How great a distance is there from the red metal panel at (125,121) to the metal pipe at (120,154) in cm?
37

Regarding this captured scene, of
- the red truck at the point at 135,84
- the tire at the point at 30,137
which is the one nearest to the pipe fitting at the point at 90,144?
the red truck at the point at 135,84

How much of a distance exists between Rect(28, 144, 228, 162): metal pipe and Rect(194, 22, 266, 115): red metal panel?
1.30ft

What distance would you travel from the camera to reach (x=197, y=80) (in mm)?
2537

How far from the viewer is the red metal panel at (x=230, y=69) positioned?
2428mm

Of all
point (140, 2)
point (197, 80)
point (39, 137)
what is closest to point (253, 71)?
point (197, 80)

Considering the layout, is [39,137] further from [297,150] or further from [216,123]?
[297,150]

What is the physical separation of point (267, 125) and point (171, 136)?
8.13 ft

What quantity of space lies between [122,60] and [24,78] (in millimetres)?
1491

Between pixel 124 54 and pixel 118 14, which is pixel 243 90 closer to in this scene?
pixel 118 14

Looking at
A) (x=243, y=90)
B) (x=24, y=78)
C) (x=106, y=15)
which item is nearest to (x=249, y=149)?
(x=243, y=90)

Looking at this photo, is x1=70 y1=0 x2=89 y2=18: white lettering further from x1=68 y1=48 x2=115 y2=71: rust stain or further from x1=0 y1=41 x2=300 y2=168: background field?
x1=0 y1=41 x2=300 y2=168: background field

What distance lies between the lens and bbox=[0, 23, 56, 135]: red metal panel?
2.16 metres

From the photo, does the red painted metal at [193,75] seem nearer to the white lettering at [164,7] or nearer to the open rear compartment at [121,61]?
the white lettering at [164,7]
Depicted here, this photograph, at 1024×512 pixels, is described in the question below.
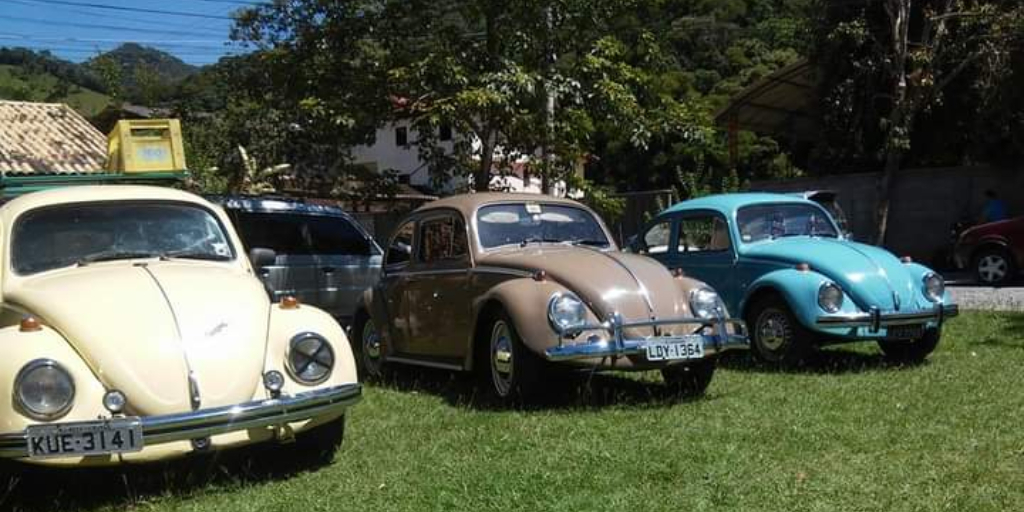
....
▶ _WHAT TO WORK ON_:
Can you write out all the records above again with "red metal panel" swapped for "red steel panel" everywhere it occurs and nothing else changed? Omit the pictures.

▶ _EXERCISE RESULT_:
How great a distance is there from the red steel panel at (125,121) to the metal pipe at (120,154) in cm?
37

Regarding this captured scene, of
- the red truck at the point at 135,84
- the tire at the point at 30,137
which is the one nearest to the pipe fitting at the point at 90,144?
the red truck at the point at 135,84

How much of a distance exists between Rect(28, 144, 228, 162): metal pipe and Rect(194, 22, 266, 115): red steel panel?
1.30ft

What distance would you travel from the camera to reach (x=197, y=80) (in mm)?
2537

How far from the viewer is the red steel panel at (x=230, y=69) positioned?
2428mm

Of all
point (140, 2)
point (197, 80)
point (39, 137)
what is closest to point (253, 71)?
point (197, 80)

Considering the layout, is [39,137] further from [297,150] or further from [216,123]?
[297,150]

What is the physical separation of point (267, 125) and point (171, 136)?
8.13 ft

What quantity of space lies between [122,60] and [24,78] (in millimetres)?
1491

Between pixel 124 54 and pixel 118 14, which is pixel 243 90 closer to in this scene?
pixel 118 14

Looking at
A) (x=243, y=90)
B) (x=24, y=78)
C) (x=106, y=15)
which item is nearest to (x=249, y=149)?
(x=243, y=90)

Looking at this photo, is x1=70 y1=0 x2=89 y2=18: white lettering further from x1=68 y1=48 x2=115 y2=71: rust stain or further from x1=0 y1=41 x2=300 y2=168: background field?
x1=0 y1=41 x2=300 y2=168: background field

What distance lies between the lens and bbox=[0, 23, 56, 135]: red steel panel?
2.16 metres

From the photo, does the red painted metal at [193,75] seem nearer to the white lettering at [164,7] or nearer to the open rear compartment at [121,61]?
the white lettering at [164,7]
Depicted here, this photograph, at 1024×512 pixels, is described in the question below.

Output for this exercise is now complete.